(SUPPLIED INFORMATION)
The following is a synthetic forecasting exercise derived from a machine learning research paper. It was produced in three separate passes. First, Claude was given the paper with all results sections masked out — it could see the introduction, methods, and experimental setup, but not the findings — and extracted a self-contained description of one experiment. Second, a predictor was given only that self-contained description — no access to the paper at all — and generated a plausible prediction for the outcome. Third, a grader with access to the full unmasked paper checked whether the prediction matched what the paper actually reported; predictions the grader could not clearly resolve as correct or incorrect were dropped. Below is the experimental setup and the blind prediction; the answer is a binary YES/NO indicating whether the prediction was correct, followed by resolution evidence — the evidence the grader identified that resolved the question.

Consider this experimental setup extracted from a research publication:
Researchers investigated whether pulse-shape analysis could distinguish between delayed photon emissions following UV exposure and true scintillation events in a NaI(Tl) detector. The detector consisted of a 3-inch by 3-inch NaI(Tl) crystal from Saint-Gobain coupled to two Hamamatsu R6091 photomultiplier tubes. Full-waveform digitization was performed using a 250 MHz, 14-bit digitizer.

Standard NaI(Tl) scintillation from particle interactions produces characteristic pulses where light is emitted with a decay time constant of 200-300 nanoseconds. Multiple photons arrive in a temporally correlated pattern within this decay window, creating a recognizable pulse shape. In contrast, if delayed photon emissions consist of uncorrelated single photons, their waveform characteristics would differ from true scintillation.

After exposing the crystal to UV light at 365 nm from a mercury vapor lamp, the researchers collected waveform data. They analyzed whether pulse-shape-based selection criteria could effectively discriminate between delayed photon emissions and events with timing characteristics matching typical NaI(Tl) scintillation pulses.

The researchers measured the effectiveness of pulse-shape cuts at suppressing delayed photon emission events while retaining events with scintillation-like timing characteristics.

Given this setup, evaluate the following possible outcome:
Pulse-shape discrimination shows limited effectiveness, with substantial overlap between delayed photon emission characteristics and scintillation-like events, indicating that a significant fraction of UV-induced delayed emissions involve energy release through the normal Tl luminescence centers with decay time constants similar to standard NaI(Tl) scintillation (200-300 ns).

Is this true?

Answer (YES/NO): NO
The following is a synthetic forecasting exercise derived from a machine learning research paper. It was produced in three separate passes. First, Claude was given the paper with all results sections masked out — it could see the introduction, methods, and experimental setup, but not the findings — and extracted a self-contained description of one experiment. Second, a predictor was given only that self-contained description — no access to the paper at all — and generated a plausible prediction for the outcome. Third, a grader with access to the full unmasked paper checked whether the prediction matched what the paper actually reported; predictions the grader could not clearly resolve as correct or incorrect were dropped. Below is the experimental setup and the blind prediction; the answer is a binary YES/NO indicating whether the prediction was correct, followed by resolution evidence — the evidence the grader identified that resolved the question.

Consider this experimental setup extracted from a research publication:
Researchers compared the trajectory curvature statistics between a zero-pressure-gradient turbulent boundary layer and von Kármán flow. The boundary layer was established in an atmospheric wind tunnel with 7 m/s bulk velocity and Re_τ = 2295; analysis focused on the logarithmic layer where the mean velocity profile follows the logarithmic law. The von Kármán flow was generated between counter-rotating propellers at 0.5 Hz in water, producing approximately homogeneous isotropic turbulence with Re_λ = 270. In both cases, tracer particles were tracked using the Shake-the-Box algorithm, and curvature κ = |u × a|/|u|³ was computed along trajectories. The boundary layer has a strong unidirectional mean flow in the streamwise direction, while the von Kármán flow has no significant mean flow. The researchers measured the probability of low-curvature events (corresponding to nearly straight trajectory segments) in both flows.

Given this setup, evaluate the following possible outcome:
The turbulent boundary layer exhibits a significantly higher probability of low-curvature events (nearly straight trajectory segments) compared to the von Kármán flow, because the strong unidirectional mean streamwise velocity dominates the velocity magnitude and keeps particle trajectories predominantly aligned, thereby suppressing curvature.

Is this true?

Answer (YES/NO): YES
(End SUPPLIED INFORMATION)
(WHAT THE EXERCISE ASKS) Note every line in the material with "suppressing" and copy it.

(RESULT)
The researchers measured the effectiveness of pulse-shape cuts at suppressing delayed photon emission events while retaining events with scintillation-like timing characteristics.
The turbulent boundary layer exhibits a significantly higher probability of low-curvature events (nearly straight trajectory segments) compared to the von Kármán flow, because the strong unidirectional mean streamwise velocity dominates the velocity magnitude and keeps particle trajectories predominantly aligned, thereby suppressing curvature.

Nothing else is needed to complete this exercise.